## [Vorliegender Text]

________________

Das gilt auch für die Region Rosenheim. In den vergangenen Jahren registrierte man vereinzelt Fälle, mit der Höchstzahl von neun Fällen im Jahr 2019. „Sämtliche Fälle waren im Ausland erworben worden“, sagt Hierl.
Reisen und Klimawandel fördern Ausbreitung
Dass es dabei bleibt, kann niemand garantieren. Zumal Globalisierung und Klimaerwärmung zusammenwirken. So hat der als sehr anpassungsfähig geltende Eindringling die Möglichkeit, sich auch in Deutschland festzusetzen. 2007 wurden Tigermücken hierzulande erstmals nachgewiesen. Und in den vergangenen eineinhalb Jahrzehnten etablierte sie sich, von Westen her vordringend. Auch in der Region Rosenheim scheint sie auf dem Vormarsch. Vor gut einem Jahrzehnt war der zwei bis zehn Milimeter große Blutsauger erstmals in der Region festgestellt worden, nun sind an einem „Standort im Inntal“, nahe der A93, erneut Exemplare mit Ei-Ablagen und Larven entdeckt worden.

________________

Gespeicherte Dateneinträge
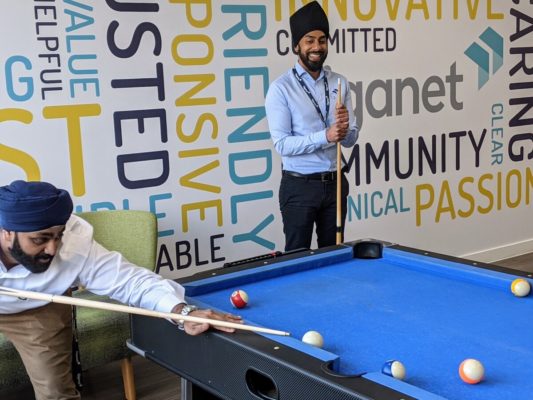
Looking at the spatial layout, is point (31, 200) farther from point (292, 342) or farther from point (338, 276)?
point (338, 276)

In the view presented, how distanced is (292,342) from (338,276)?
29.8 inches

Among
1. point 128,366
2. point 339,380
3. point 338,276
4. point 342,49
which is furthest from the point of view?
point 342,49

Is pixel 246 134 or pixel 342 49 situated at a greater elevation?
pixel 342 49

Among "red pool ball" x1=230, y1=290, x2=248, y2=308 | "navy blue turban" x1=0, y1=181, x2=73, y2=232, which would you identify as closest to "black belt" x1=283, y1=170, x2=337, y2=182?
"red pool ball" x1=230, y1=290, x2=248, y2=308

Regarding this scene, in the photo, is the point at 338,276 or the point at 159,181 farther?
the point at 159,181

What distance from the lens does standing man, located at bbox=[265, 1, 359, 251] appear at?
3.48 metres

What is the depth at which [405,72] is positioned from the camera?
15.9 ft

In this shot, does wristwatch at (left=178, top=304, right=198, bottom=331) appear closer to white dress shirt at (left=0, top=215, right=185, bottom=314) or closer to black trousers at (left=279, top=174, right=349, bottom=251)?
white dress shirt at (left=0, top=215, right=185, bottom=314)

________________

## [Ziel der Aufgabe]
Schreiben Sie den Text über die Tigermücke in der Region Rosenheim im Anschluss an seinen letzten Satz weiter. Das Material wird hierfür nicht benötigt.

## [Antwort zur Aufgabe]
Tigermücke: Lästig und im Extremfall gefährlich
Welches Risiko stellt die Tigermücke hierzulande dar? Sie gilt als sehr stechlustig, und das auch tagsüber, und damit als außerordentlich lästig. Die Gefahr, dass dabei Erreger übertragen werden, bezeichnet das Landesamt für Gesundheit in Erlangen in einer Antwort auf OVB-Anfragen als überschaubar – noch! Erkrankungen durch Stechmücken seien in Mitteleuropa noch selten, ihre Zahl nehme jedoch zu. Dank wärmeren Sommern mit heftigen Regengüssen breite sich die Tigermücke aus, „wodurch sich das derzeit abstrakte Infektionsrisiko in Zukunft erhöhen könnte“.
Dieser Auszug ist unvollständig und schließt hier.